Most of us play golf with the hope that there is always a tomorrow and the expectation of better things, or in this case a better score, on the golf course. For some of us this does not happen nearly enough, but there are always those one or two days a year when the planets align and we shoot that score that keeps us coming back. Unfortunately, there doesn’t seem to be any rhyme or reason to it. Some of us think it is a matter of luck. We use the same color tee or the same lucky coin or maybe it is a lucky shirt or blouse. But what happens when the luck runs out? Or does it really run out?
It wasn’t luck. Your best score is has the potential of being your everyday score! What often happens is that we get impatient. Our rhythm and tempo was smooth and everything seemed easy on the good day. But, as soon as a shot goes astray we start to change our alignment, grip, swing path and /or tempo because we automatically assume we did something wrong. That begins the process of fixing the last shot with the next swing. Assuming a miss is a great technique to use in shooting higher scores not lower.

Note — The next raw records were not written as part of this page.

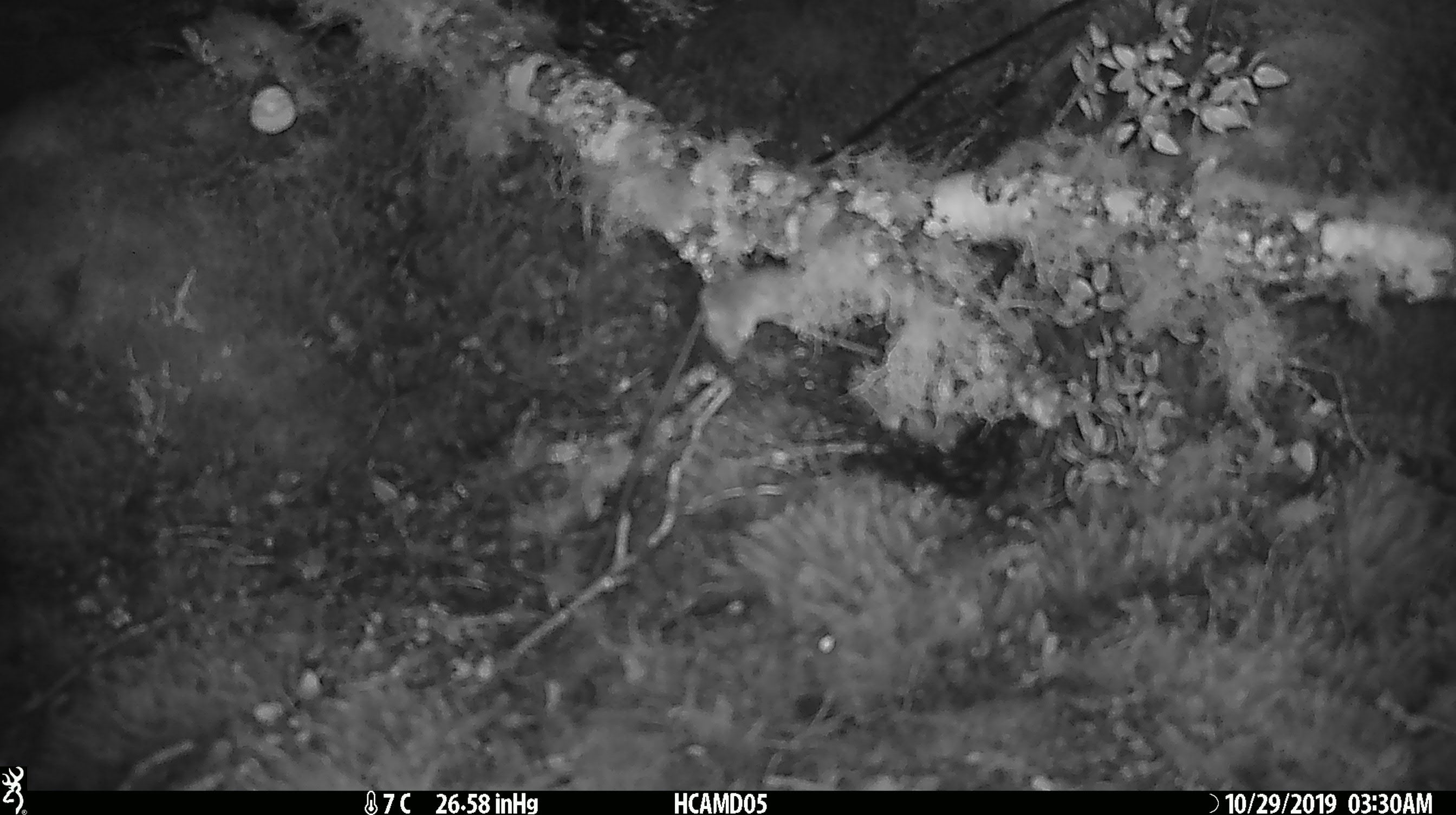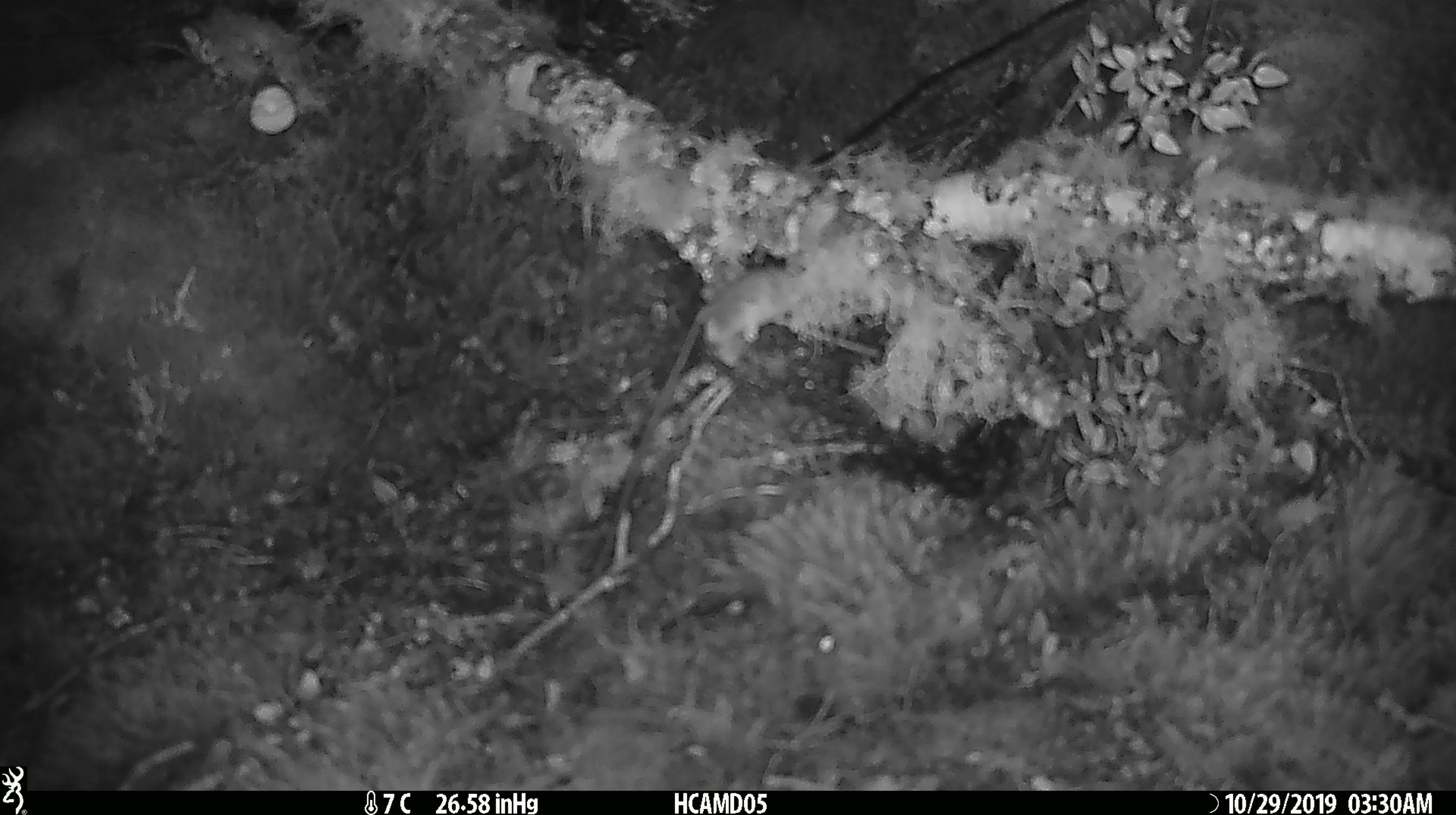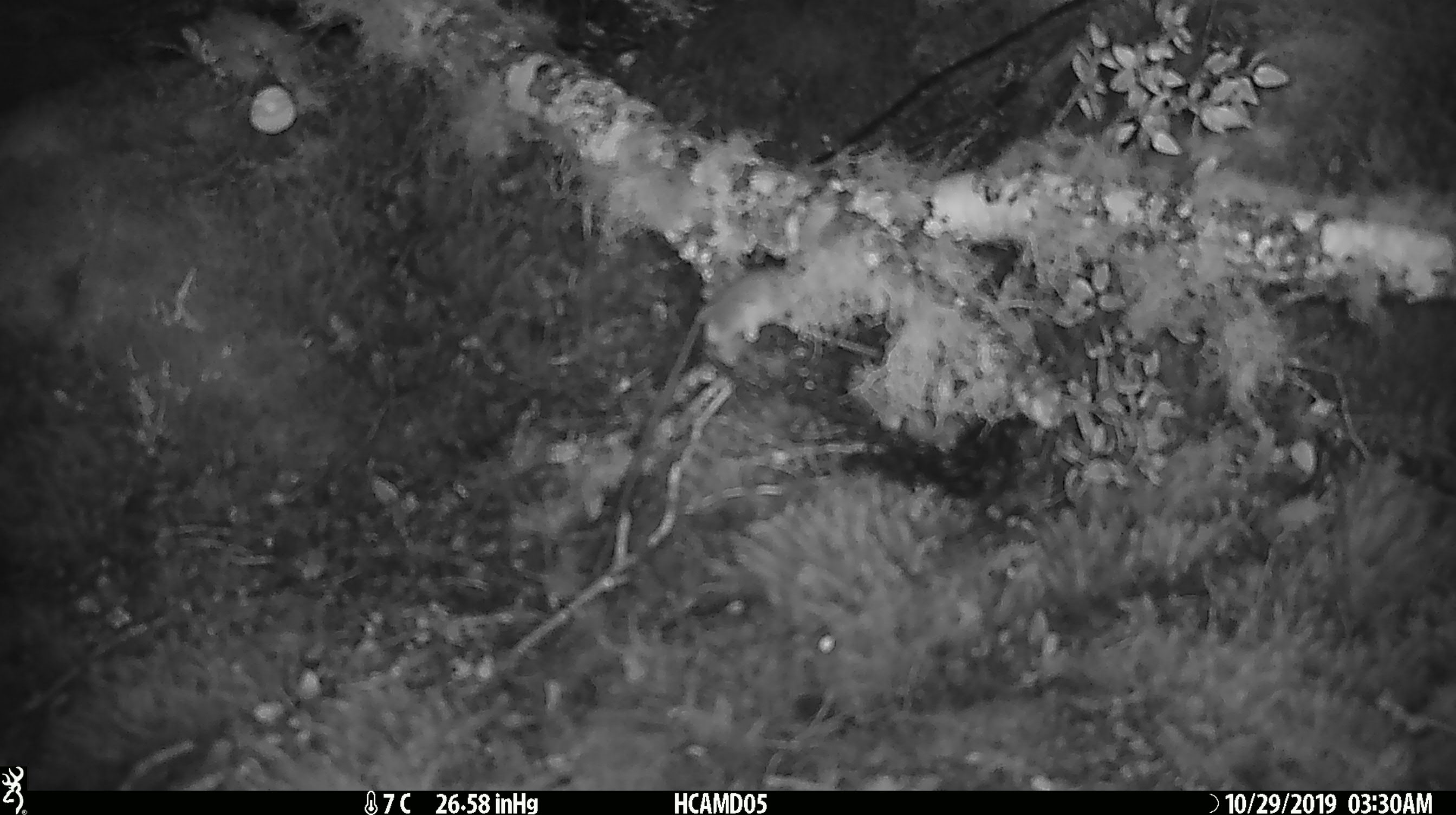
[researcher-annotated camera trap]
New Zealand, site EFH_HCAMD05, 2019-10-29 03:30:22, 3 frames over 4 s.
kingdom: Animalia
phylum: Chordata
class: Mammalia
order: Rodentia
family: Muridae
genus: Mus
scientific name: Mus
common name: mouse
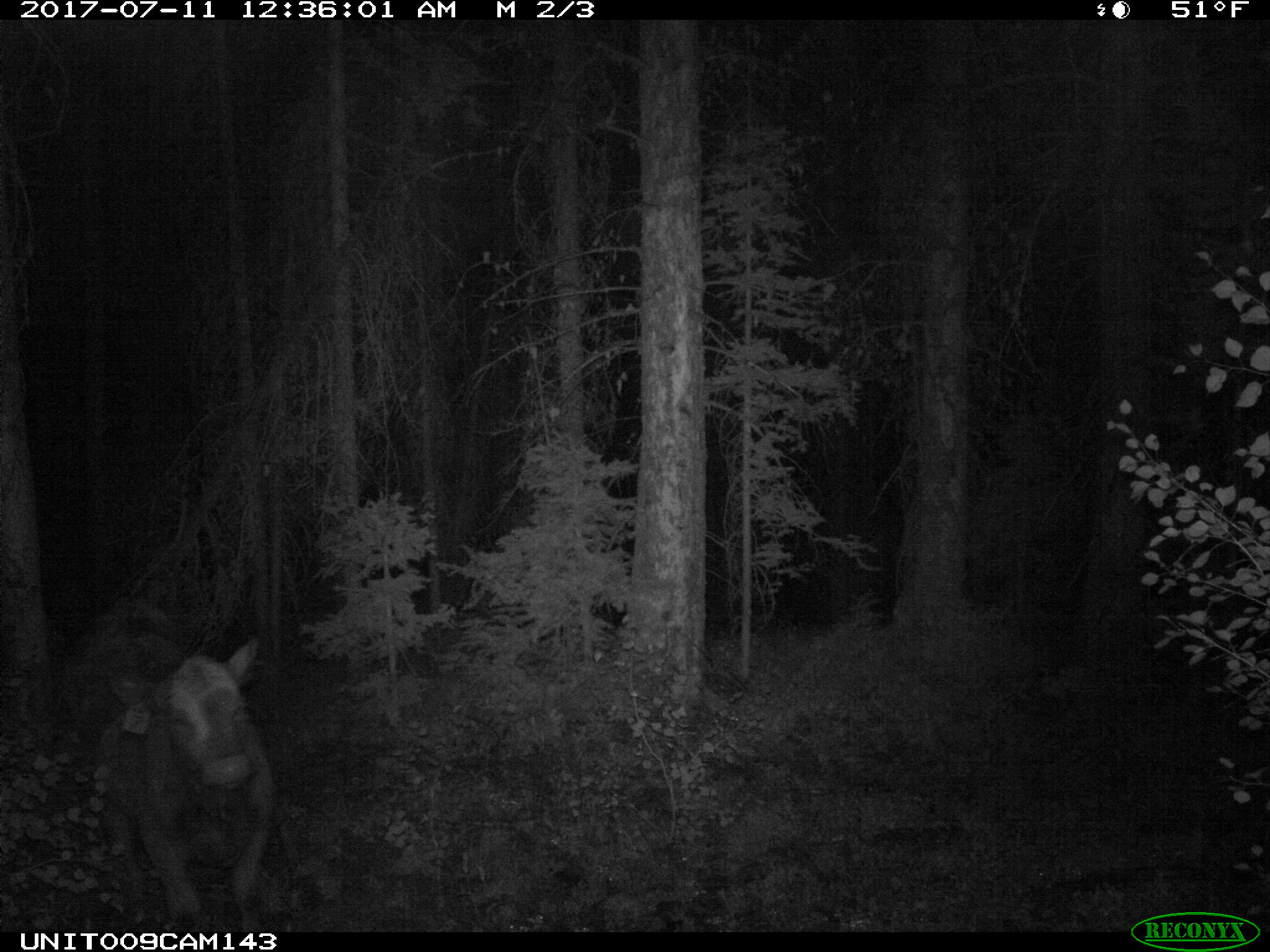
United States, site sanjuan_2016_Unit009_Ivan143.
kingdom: Animalia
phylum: Chordata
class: Mammalia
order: Artiodactyla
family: Bovidae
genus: Bos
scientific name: Bos taurus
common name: domestic cow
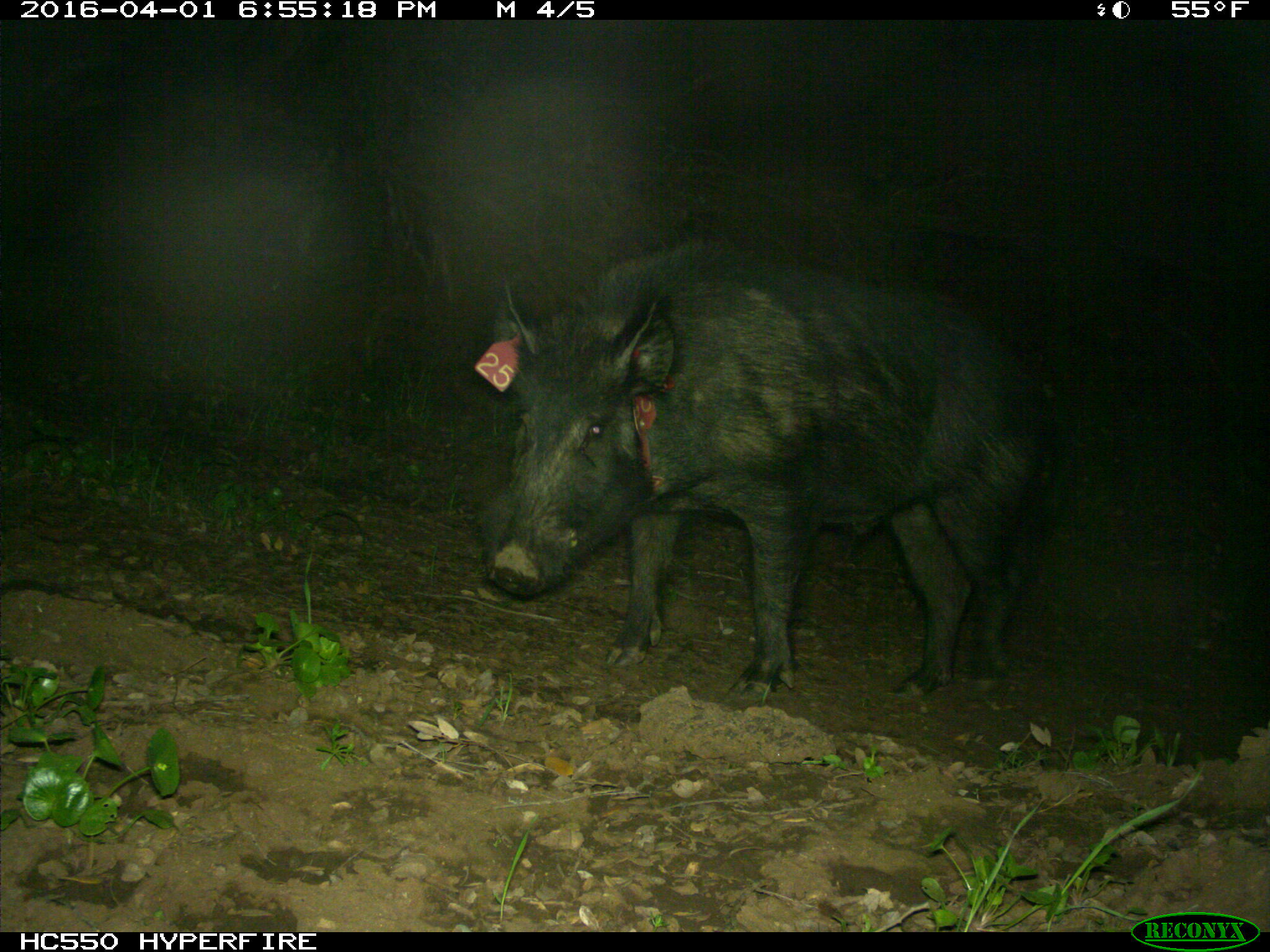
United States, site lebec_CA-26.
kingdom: Animalia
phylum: Chordata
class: Mammalia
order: Artiodactyla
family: Suidae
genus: Sus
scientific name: Sus scrofa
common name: wild boar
Sus scrofa (wild boar).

What we really need when things go bad is patience, not change. Golf is a game, not of perfect, but of controlled misses. Some terrible misses won’t hurt your score too bad. Like that time you hit a drive two fairways over and had a perfect lie with a clear view to the green. Some near misses cost you dearly, like the ball that just missed the green and hit a stone that kicked it back into a pond. The secret is not to react. It was just one shot. You have had poor results before and this won’t be the last time it happens.
Stay patient. With patience comes consistency and with consistency comes better play and lower scores. Remember every time you make change, you start over. Develop a routine, find your best rhythm and tempo and use them every time regardless of results. If a shot pattern emerges like a slice or you hit it fat or top it, then come see someone like me. I promise it won’t cost much because with patience and consistency also comes consistent misses. A predictable shot shape is much easier to analyze and utilize than the unpredictable one.